Таким бесполезным было бы детальное знакомство со всеми соединениями проводов в астрогиромате. Если бы кто-нибудь захотел составить список этих соединений, ему пришлось бы заполнить тысячи томов или трионов. Такая работа не имела бы никакого смысла и не была бы нужна никому.
Наша техническая культура изобилует такой массой приборов, что, если бы мы хотели все изучить и знать так же детально, как люди знали раньше, например, конструкцию часов, мы были бы затоплены океаном совершенно ненужных описаний. Если бы не автоматизация, человечество уже тысячу лет назад вступило бы на путь все более узкой специализации каждой личности. Люди превратились бы в муравьев, и каждый выполнял бы лишь мелкую часть общей работы, совершенно не представляя себе всего ее объема в целом. А автоматы не только продолжают человеческую мысль, как рычаги усиливают силу руки человека, но и разгружают человека от бремени никому не нужных однообразных исследований, наблюдений, систематизации. Они оставляют лишь самое важное, неповторимое, для чего нужны изобретательность, находчивость, сообразительность, интуиция, и таким образом помогают создать новый тип человека, который, как главнокомандующий в древности, намечает главные направления атаки на неисследованные районы, не отягощая свой ум балластом мелочей.
Тембхара умолк. Я заговорил в наступившей тишине:
— Когда я был маленьким мальчиком, я жалел прошлое, когда произведения человеческих рук, подобно парусным судам, обладали индивидуальностью. Каждое из них было непохожим на все остальные; я думал, что стандартизация производства навсегда устранила индивидуальность продуктов человеческого труда, но из того, что говорит Тембхара, следует, что эта индивидуальность восстанавливается теперь на другом, более высоком уровне! Если ты даешь базисной системе лишь основные принципы постройки, то каждая построенная ею машина будет отличаться от другой в несущественных деталях, не предусмотренных инструкцией, не так ли?
— Конечно, так, — ответил Тембхара. — Это может относиться к различным деталям, например к внешнему виду машины, монтажным особенностям, взаимному расположению агрегатов и так далее. Об одном из моих коллег, Иорисе, человеке очень рассеянном, рассказывают, что, строя один гиромат, он сообщил базисной системе все данные, за исключением одной, касающейся величины аппарата. Возвратившись через месяц на строительную площадку, он издали заметил какой-то массив, напоминавший пирамиду Хеопса и господствовавший над окружающей местностью. Немного обеспокоенный, он спросил у первого встреченного автомата, закончен ли уже гиромат, и услышал в ответ: «Где там, только начали строить: изготовлен первый шуруп!»
Все рассмеялись.
— Это, конечно, шутка, — продолжал я, — но создаваемые теперь машины отличаются друг от друга так же, как отличаются от подобных себе деревья, цветы и люди: рисунком листьев, оттенком лепестков, цветом глаз, волос — чертами малосущественными, но придающими физическую индивидуальность.

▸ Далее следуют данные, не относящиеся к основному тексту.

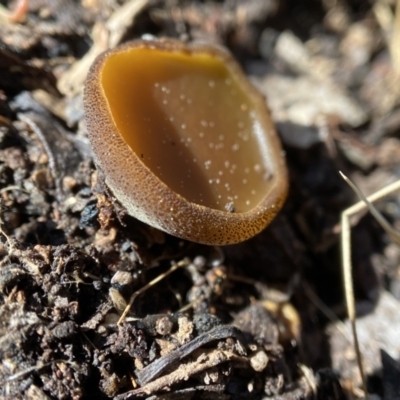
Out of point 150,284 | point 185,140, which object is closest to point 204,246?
point 150,284

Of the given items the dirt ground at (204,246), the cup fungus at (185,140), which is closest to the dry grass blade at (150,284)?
the dirt ground at (204,246)

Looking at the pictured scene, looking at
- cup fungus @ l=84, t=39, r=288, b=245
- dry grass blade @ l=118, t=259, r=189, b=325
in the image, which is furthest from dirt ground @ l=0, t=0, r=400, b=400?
cup fungus @ l=84, t=39, r=288, b=245

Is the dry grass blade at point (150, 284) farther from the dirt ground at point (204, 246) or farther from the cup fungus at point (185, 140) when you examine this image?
the cup fungus at point (185, 140)

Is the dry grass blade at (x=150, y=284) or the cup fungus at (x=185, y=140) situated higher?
the cup fungus at (x=185, y=140)

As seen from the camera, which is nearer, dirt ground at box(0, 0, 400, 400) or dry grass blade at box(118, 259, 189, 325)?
dirt ground at box(0, 0, 400, 400)

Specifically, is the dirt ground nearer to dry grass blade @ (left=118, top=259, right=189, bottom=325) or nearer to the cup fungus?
dry grass blade @ (left=118, top=259, right=189, bottom=325)

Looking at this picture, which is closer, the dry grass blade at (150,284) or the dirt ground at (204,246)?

— Ты прав, — отозвался один из собеседников, — но это индивидуальность нового типа, прежде она была результатом отсутствия знания, а теперь, скорее, вытекает из его избытка.
В тишине, воцарившейся после его слов, от столика, где сидел Гообар, донесся взрыв смеха. Заинтересованный тем, что развеселило астрофизиков, я подошел к их столику и услышал голос Тер-Акониана:
— Слово имеет профессор Трегуб.
— Что здесь происходит? — шепотом спросил я Зорина, который стоял у пальмы.
— Это такая игра: выдумывание «возможных миров», — так же тихо ответил он мне. — После Трегуба будет говорить Гообар.
Наступила полная тишина. Мне предстояло услышать нечто похожее на состязание знаменитых ученых в остроумии и находчивости.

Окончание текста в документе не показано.